EXTRAIT SOURCE:
___
En définitif, la théorie structurelle démographique ne cherche pas à donner une explication scientifique, linéaire de l’Histoire. Au contraire, elle nous permet de visualiser la scène, la toile de fond sur laquelle elle prend forme, situer les grands événements, les grands Hommes et leurs actions dans un grand ensemble narratif incluant l’économie, l’écologie, la géographie et la sociologie, embrassant l’interaction complexe entre les facteurs humains et inhumains qui façonnent l’Histoire.
Nicolas Salerno, 2021
Remerciement à Avel et au collectif Kairos Cliodynamics pour leur relecture
Cette réflexion s appuyant sur le passé, on la retrouve évidemment aujourd’hui .
la classe politique créé un fosse avec les riches et les pauvres et cela depuis la nuit des temps.
La richesse n’est pas répartie équitablement.
le capitalisme et la mondialisation sera le précurseur d un embrasement sociale…
réflexion intelligente on peut prédire les guerres…
[…] Dans l’article précédent, nous avons vu comment la théorie structurelle-démographique de Jack Goldstone, peut permettre de comprendre la genèse d’instabilités politiques dans les sociétés pré-modernes en étudiant les liens entre croissance démographique, compétition des élites et fiscalités de l’Etat. […]
L’exemple non-linéaire en début de démonstration est pourtant tout ce qu’il y de de plus linéaire…
« Un exemple : Imaginez une croissance démographique de 30%…de la taille au bout d’un siècle. »
Il manque un sujet et un verbe:
« La croissance démographique n’épargnant pas les villes sur lesquels planent la surpopulation renforcer par la migration des ruraux. »
Pourquoi? (non-démontré)
» L’Etat étant dans l’incapacité économique »
Pas clair non plus par quel mécanisme ni quel effet:
« (la mobilité sociale) mais au contraire lorsqu’elle est élevé. » par l’augmentation des loyers?
On pourrait imaginer qu’il existe des crises rigides et cassantes et d’autres qui brassent.
Je ne suis pas convaincu par les arguments de Goldstone mais donc par son score assez simpliste. La fiscalité de l’état ne sert pas les mêmes intérêts dans une cité/république que dans une royauté, ne serait-ce que ça.
En tout cas, la discipline promet!
___
CONTENU DES DONNÉES:

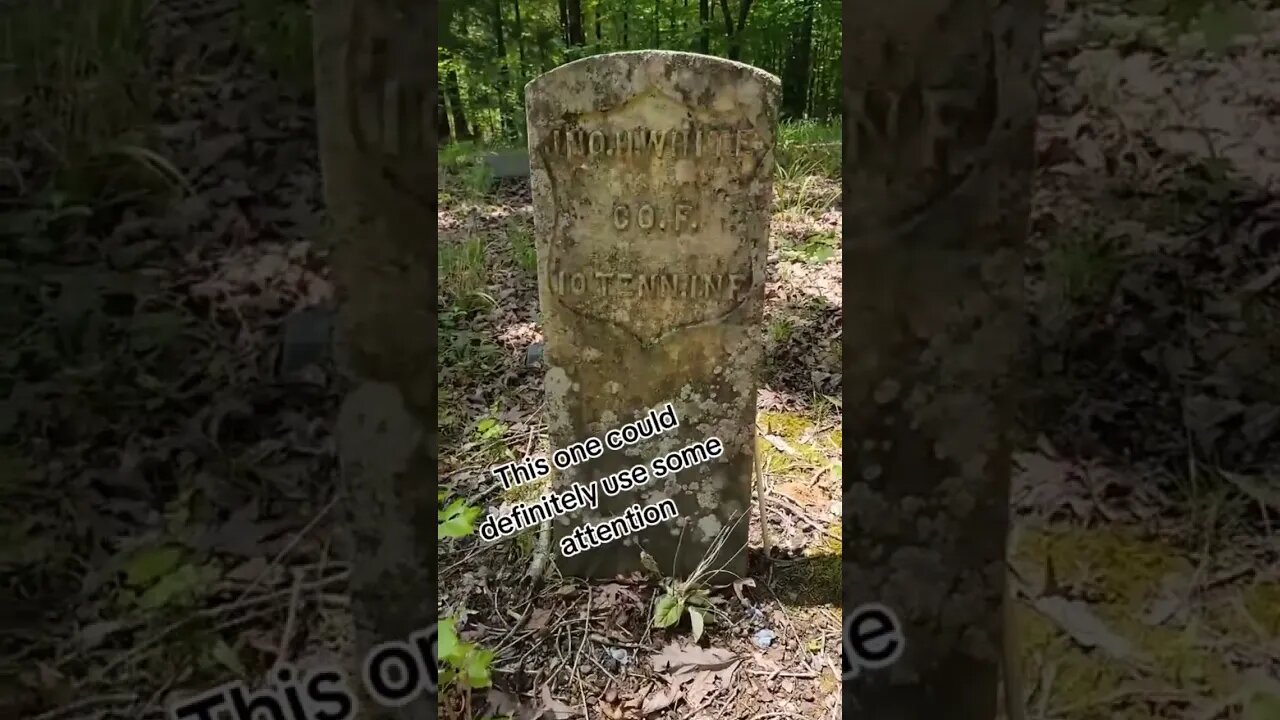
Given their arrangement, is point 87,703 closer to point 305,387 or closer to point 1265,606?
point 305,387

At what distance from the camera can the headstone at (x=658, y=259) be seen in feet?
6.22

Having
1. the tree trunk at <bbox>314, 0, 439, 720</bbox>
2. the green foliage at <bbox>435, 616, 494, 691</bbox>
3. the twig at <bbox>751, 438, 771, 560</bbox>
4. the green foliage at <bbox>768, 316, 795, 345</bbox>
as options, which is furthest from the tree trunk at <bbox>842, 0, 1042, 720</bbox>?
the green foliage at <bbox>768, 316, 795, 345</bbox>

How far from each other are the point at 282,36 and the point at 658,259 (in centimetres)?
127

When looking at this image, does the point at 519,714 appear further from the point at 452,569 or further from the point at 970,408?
___
TRAVAIL À RÉALISER:
- a) Répondez à ces questions sur l'extrait :
(i) Quels domaines le premier paragraphe inclut-il dans le grand ensemble narratif ?
(ii) Qui est remercié pour la relecture ?
(iii) Selon le passage qui commence par « Dans l'article précédent », à qui appartient la théorie structurelle-démographique ?
- b) Recopiez sans rien changer le passage de l'extrait qui commence par « On pourrait imaginer » et se poursuit jusqu'à « la discipline promet! ».
Les items ne servent à rien pour ce travail.

RÉPONSES PAR ITEM:
- a)
(i) L'économie, l'écologie, la géographie et la sociologie.
(ii) Avel et le collectif Kairos Cliodynamics.
(iii) À Jack Goldstone.

- b)
On pourrait imaginer qu’il existe des crises rigides et cassantes et d’autres qui brassent.
Je ne suis pas convaincu par les arguments de Goldstone mais donc par son score assez simpliste. La fiscalité de l’état ne sert pas les mêmes intérêts dans une cité/république que dans une royauté, ne serait-ce que ça.
En tout cas, la discipline promet!